Faisons un bond de 18.000 ans dans le futur : il n’y a plus ni rois, ni présidents, ni nations, il n’y a même plus de planète Terre. La race humaine vit aux cent coins de l’univers, et, dans cette ère futuriste, seul règne l’argent et, partant, seuls dominent ceux qui tiennent les cordons de la bourse. Les « magnobankiers », petite caste toute-puissante de sept privilégiés, enlèvent un champion militaire, Xar-Cero, pour lui confier une besogne grassement payée — 110 milliards d’aquadollars, rien que ça ! Deux pages plus loin, la mission est achevée mais pose à Xar-Cero un grave cas de conscience…

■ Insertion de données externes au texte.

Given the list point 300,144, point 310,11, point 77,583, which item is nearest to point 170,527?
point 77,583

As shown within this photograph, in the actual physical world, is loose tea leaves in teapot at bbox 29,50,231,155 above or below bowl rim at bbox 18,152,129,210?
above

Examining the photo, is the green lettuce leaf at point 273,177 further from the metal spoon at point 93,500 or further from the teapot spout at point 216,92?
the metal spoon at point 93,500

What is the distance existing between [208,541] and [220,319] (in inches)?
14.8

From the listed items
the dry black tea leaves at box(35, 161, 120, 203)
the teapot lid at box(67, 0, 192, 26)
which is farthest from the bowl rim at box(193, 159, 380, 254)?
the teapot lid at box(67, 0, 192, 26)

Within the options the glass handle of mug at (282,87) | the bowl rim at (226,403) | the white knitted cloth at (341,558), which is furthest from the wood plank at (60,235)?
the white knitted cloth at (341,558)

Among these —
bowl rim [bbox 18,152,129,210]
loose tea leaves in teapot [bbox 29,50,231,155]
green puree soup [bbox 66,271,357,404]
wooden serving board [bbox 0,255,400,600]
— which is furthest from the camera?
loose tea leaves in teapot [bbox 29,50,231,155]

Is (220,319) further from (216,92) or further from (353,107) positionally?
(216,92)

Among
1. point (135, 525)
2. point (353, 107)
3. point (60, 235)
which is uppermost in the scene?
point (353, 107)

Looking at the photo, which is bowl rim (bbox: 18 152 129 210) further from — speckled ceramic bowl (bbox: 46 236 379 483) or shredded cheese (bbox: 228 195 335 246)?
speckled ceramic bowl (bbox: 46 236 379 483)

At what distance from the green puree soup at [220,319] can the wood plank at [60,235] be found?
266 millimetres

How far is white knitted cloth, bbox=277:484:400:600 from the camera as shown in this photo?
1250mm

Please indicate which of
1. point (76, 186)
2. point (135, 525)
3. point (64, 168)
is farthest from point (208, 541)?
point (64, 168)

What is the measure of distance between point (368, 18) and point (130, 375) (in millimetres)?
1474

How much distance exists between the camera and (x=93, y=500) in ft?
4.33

Cet album jubilatoire manie l’art du raccourci et de l’hyperbole avec une virtuosité qui laisse baba. L’action ultra-rapide ne s’embarrasse d’aucune transition, et la narration opère d’audacieux virages à 90 degrés qui voient le héros de l’histoire changer de nom, de statut, de planète, en un clin d’œil. Ballotté d’un bout à l’autre de la galaxie, mais sans jamais rien perdre de sa combativité, Xar-Cero vit une aventure surréaliste dont le propos anti-pouvoir et anti-fric consiste à montrer que l’argent est source de toutes les horreurs possibles — génocides, esclavage, manipulation des mémoires et des esprits, totalitarisme, etc. Scénariste de ce brûlot, Alejandro Jodoroswky jette de l’acide sur les consciences en imaginant des situations aberrantes qui font rire jaune autant qu’elles font froid dans le dos. Dans les phylactères, le langage des puissants ne sert qu’à gueuler des ordres arbitraires, proférer des menaces et des condamnations sans appel, ou cracher des insultes, tandis que le dessin hyper-maîtrisé de Pete Woods, par ailleurs illustrateur pour Marvel et DC, fait défiler une galerie de visages férocement expressifs, tout à fait dans le ton de la plume punk de « Jodo ». Le premier tome de ce space-opéra anar sera en librairie le 6 novembre 2024. On guette d’ores et déjà la suite, l’ensemble devant constituer un diptyque.